Le Parti authenticité et modernité (PAM) a officiellement réagi aux déclarations de son membre du bureau politique, Fouzi Lekjaa, prononcées jeudi lors d’une rencontre avec les cadres et militants du parti à Ouled Nasser, dans la province de Fquih Ben Salah. Le ministre délégué chargé du Budget avait qualifié de « véritables terroristes » les personnes ayant transformé la joie de l’Aïd en source d’inquiétude pour les familles marocaines en raison de la hausse des prix de la viande.
Dans une déclaration à Hespress, un responsable des instances dirigeantes du PAM a estimé que Fouzi Lekjaa avait exprimé « une position politique forte, qui doit être lue comme émanant d’une personne au fait de la gestion gouvernementale tout au long de ce mandat ». Cette sortie intervient alors que le dossier du soutien à l’importation du cheptel, dit « farrakchia », suscite de vives critiques au sein même de la coalition gouvernementale.

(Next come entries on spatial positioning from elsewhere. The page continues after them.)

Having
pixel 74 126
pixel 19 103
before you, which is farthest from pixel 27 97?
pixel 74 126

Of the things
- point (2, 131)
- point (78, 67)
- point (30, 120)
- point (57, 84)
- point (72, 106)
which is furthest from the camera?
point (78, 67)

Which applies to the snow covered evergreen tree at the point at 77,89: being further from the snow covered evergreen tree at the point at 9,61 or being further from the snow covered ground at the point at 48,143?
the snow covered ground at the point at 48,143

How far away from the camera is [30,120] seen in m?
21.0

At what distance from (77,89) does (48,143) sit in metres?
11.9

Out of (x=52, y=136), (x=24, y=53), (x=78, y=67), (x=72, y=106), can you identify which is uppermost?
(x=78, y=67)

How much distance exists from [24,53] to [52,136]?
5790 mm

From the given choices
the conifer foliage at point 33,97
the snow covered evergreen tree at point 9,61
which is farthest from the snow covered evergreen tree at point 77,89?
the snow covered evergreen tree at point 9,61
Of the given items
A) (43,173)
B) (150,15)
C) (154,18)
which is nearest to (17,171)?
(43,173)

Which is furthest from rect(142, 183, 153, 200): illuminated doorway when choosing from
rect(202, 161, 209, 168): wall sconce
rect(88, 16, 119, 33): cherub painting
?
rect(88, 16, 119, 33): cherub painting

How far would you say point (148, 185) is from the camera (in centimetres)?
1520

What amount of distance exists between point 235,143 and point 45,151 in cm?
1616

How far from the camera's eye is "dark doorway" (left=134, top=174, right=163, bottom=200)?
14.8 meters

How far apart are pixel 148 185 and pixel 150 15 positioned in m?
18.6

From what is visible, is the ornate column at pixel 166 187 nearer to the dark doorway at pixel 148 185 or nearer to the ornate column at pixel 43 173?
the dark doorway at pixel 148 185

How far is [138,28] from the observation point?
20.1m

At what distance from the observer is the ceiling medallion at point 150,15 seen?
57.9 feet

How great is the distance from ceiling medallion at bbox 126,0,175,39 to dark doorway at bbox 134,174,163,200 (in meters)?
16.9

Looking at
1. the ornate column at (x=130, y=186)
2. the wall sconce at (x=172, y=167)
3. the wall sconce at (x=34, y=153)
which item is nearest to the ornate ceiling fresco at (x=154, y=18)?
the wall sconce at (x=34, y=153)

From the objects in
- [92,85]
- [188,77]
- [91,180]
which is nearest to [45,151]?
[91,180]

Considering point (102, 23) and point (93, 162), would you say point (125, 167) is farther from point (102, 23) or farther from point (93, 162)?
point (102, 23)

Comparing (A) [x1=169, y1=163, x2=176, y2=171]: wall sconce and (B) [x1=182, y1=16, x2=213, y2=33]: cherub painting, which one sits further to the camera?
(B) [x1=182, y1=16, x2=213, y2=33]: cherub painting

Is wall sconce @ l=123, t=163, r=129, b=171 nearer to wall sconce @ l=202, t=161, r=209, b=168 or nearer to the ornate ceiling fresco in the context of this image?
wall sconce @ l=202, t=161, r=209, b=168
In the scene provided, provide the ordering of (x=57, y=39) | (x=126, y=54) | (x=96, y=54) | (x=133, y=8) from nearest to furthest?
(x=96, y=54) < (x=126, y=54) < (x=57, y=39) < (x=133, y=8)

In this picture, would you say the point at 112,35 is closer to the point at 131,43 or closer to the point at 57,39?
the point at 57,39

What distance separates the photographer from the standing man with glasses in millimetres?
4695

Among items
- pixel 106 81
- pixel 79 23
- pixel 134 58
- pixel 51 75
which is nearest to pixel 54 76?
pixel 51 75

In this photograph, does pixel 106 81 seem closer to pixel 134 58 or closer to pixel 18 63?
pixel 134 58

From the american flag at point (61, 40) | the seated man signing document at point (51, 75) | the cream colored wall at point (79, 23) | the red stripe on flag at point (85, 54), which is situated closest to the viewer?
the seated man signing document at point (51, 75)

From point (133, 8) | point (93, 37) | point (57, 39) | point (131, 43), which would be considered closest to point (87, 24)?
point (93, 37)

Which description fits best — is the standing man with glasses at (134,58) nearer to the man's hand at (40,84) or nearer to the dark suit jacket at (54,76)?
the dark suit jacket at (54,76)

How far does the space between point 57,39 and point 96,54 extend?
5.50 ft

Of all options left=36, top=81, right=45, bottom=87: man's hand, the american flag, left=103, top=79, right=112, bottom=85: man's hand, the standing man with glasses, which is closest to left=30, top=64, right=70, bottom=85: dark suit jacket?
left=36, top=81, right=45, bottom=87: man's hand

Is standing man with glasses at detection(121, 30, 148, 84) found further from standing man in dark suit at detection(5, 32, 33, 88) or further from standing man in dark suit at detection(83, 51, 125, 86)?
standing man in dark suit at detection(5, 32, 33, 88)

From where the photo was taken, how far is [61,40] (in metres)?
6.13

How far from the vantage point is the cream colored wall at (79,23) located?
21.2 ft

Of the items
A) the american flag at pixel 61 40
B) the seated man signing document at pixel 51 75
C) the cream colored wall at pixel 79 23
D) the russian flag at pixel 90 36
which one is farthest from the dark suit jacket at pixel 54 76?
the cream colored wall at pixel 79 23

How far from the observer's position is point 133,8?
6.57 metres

Un contexte politique sensible
Les propos de Fouzi Lekjaa répondent indirectement à une déclaration audio attribuée à Rachid Talbi Alami, membre du bureau politique du Rassemblement national des indépendants (RNI), qui l’accusait de « pratiquer l’intimidation et l’incitation » envers les militants du parti de la colombe. Le RNI, qui dirige la coalition gouvernementale, détient également les ministères de l’Économie et des Finances ainsi que de l’Agriculture, de la Pêche maritime, tous impliqués dans la gestion du dossier du cheptel.
Le responsable du PAM a tenu à contextualiser la position de Fouzi Lekjaa en rappelant que « la présidence du gouvernement revenait au RNI, tout comme les ministères clés ». Il a ajouté que le ministre délégué « travaillait au sein d’un dispositif gouvernemental relevant principalement du parti qui dirige la coalition », tout en précisant que « Lekjaa n’est pas nécessairement convaincu par tous les choix du gouvernement, il a d’ailleurs déclaré à plusieurs reprises que le dispositif de soutien destiné au cheptel était resté sans effet ».
Des divergences assumées au sein de la majorité
Le dirigeant du deuxième parti de la majorité a souligné que « plusieurs responsables participent aux gouvernements sans y être totalement identifiés », ajoutant que « les autres membres du gouvernement étaient au courant de son opinion, exprimée lors des réunions où la question du soutien était examinée, notamment après qu’il est apparu que celui-ci n’avait produit aucun effet sur le pouvoir d’achat des Marocains ».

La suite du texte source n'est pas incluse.